Saat itu jika Jerman Barat jatuh, Belanda akan dikuasai Uni Soviet.
Saat Perang Dingin berakhir, komunisme Soviet tidak mampu bergerak, dan demokrasi telah menang. Namun dalam kemenangan ideologinya, NATO mengalami kekalahan strategi dan agen pengikat serta nilai dari Pasal 5 telah terhapuskan.
Setelah Perang Dingin, Rusia paham NATO telah kehilangan koherensinya sebagai keanggotaan, dan mulai memperluas diri, fokus NATO sendiri berpindah pada ancaman transnasional seperti terorisme.
Di Indo-Pasifik, China telah buktikan dengan militerisasi Laut China Selatan dan deklarasi zona pertahanan udara di Laut China Timur.

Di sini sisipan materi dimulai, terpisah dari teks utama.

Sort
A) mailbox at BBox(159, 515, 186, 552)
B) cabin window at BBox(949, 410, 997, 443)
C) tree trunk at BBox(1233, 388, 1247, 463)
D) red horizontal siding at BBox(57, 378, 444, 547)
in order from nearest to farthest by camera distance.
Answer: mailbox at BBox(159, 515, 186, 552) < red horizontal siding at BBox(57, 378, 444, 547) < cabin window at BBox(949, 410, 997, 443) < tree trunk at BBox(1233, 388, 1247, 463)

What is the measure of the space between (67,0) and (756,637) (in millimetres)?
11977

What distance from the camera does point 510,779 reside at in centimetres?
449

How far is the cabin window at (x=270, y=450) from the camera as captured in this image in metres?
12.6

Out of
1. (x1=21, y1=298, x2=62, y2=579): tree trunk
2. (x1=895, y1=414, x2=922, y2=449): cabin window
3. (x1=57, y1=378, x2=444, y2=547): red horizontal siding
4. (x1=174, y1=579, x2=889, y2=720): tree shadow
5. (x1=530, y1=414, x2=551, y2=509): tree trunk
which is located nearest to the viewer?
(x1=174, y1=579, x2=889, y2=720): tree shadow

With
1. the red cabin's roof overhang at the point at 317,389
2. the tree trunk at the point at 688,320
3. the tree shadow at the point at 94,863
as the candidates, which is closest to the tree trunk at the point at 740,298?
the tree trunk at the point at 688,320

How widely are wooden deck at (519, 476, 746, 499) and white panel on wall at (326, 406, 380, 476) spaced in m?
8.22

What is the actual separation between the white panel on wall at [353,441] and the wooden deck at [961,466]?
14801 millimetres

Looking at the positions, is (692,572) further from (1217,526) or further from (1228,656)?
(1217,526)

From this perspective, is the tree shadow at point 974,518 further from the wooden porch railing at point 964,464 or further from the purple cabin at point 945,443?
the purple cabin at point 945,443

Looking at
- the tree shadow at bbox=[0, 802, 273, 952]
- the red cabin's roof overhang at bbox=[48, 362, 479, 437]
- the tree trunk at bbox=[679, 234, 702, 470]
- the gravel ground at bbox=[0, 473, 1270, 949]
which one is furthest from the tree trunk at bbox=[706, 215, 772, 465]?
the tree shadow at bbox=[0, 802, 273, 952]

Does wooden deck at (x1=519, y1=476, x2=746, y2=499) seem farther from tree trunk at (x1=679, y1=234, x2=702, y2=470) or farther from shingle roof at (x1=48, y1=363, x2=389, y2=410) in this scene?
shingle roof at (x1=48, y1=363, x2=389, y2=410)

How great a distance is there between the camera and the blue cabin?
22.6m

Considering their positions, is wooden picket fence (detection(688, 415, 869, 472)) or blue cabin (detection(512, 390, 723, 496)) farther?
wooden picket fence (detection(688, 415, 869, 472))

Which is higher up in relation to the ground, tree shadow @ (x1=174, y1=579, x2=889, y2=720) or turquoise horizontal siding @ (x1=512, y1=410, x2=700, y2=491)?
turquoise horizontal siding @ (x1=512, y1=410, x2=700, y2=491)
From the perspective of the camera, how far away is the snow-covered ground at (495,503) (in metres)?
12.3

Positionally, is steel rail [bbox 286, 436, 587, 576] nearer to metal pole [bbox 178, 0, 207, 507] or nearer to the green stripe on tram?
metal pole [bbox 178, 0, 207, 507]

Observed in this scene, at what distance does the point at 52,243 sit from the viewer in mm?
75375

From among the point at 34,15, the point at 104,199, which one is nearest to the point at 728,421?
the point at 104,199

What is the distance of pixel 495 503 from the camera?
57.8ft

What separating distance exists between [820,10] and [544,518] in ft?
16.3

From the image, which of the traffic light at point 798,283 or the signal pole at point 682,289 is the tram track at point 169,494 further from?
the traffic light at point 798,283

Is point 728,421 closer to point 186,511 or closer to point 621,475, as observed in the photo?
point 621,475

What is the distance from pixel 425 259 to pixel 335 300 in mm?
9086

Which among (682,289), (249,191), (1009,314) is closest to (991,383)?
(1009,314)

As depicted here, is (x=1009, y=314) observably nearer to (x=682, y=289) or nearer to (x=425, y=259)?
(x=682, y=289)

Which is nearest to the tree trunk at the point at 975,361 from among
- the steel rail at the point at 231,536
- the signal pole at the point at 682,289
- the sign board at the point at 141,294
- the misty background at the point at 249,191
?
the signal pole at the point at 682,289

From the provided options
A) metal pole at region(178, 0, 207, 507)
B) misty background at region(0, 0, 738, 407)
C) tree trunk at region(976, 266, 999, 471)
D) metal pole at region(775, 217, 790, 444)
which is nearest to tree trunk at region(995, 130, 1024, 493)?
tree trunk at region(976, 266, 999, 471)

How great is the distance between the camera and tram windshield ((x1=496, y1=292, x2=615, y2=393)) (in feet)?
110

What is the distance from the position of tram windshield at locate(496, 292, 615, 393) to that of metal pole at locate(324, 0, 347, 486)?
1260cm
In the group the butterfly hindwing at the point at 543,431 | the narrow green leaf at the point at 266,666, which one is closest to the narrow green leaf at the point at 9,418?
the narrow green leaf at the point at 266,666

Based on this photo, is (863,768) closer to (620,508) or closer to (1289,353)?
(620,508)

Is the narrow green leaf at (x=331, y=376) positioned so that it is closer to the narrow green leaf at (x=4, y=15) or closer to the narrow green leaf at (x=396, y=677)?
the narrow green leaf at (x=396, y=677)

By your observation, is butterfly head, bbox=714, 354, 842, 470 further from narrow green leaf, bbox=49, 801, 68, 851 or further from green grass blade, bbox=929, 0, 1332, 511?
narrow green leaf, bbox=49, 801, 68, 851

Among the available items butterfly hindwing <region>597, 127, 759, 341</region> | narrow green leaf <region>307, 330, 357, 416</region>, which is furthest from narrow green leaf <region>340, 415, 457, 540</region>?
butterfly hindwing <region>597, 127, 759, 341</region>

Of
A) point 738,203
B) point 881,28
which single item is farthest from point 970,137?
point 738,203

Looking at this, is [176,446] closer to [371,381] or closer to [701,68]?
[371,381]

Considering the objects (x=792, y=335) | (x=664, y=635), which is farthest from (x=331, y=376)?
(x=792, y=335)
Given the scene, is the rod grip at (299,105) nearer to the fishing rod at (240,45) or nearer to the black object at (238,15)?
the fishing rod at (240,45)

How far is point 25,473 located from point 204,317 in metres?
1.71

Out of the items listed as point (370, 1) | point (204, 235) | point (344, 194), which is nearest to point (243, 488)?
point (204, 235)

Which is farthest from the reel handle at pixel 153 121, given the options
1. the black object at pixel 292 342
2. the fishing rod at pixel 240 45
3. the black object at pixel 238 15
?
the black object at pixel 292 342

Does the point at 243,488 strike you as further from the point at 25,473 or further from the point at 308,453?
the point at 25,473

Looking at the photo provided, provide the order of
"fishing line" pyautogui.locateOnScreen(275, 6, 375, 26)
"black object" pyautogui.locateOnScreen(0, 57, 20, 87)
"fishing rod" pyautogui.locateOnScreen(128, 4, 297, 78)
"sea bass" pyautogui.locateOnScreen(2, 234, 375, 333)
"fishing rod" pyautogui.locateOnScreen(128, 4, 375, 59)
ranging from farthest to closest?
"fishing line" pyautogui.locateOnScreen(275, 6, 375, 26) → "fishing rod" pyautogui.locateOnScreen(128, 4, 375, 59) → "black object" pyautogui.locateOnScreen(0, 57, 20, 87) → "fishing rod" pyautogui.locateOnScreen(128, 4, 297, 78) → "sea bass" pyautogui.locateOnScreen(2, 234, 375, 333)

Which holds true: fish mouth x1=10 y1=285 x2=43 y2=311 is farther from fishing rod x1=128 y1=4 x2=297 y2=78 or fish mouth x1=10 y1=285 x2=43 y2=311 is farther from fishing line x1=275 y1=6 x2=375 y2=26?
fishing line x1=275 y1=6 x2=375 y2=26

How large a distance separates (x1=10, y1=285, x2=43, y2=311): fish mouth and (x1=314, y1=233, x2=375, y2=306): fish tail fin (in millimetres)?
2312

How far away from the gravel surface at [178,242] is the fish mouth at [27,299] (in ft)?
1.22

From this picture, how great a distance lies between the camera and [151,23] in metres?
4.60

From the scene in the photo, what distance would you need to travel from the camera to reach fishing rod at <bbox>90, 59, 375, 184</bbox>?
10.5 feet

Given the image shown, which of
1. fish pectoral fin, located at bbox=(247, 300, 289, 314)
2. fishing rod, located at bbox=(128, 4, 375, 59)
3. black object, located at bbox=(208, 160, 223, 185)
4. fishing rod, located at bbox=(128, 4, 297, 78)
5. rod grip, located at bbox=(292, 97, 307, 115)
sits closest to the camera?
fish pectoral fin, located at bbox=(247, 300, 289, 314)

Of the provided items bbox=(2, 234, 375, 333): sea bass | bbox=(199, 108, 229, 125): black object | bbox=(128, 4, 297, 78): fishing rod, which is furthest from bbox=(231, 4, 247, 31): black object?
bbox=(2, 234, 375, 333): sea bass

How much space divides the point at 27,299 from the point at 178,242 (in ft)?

Pada kedua kasus, AS dan sekutunya gagal menilai cara tepat menggunakan aksi militer melawan pelanggaran hukum internasional ini.
Namun dengan tidak melakukan apapun, Washington menyerah pada tindakan Beijing.
Indo-Pasifik saat ini tidak seperti Eropa Barat saat Perang Dingin. Masing-masing negara di sana memiliki alasan yang berbeda untuk melawan China.
Vietnam dan India telah melawan China untuk melindungi batas teritori dan mempertahankan animo bersejarah terhadap Beijing.
Filipina dan Indonesia menolak klaim 9 garis putus-putus China.
Beijing sendiri mengklaim pulau Senkaku milik Jepang dan menggunakan perilaku Tokyo selama Perang Dunia II sebagai alasan politis mereka.
Sementara untuk Taiwan, menahan China adalah urusan keselamatan nasional.
Skenario terburuk
Dalam skenario terburuk, ketika Angkatan Laut China berlatih di Laut China Selatan, saat yang sama milisi maritim China berupaya mendarat di Kepulauan Pratas, Taiwan, menyebabkan militer Taiwan siaga.
Karena hal itu, angkatan laut diminta menghentikan latihan dan membantu para milisi.
Militer Taiwan segera menembaki kapal angkatan laut China, tapi Beijing memerintahkan militernya untuk segera merebut Pratas, sehingga jet tempur angkatan udara segera membuat pertahanan Taiwan kewalahan.
Taipei akan mengharapkan bantuan AS, Australia dan Organisasi Kerjasama Indo-Pasifik (IPTO), tapi mungkin IPTO tidak membantu Taiwan, karena dua anggotanya, Vietnam dan Filipina, diuntungkan jika Taiwan tidak dapat memegang pulau Pratas.
Vietnam dan Filipina menginginkan pulau milik Taiwan, Itu Aba, sehingga jika Taiwan tidak memegang pulau Pratas, mereka bisa menguasai Itu Aba, akibatnya walaupun anggota IPTO lain seperti Jepang setuju membantu Taiwan, mereka tidak setuju.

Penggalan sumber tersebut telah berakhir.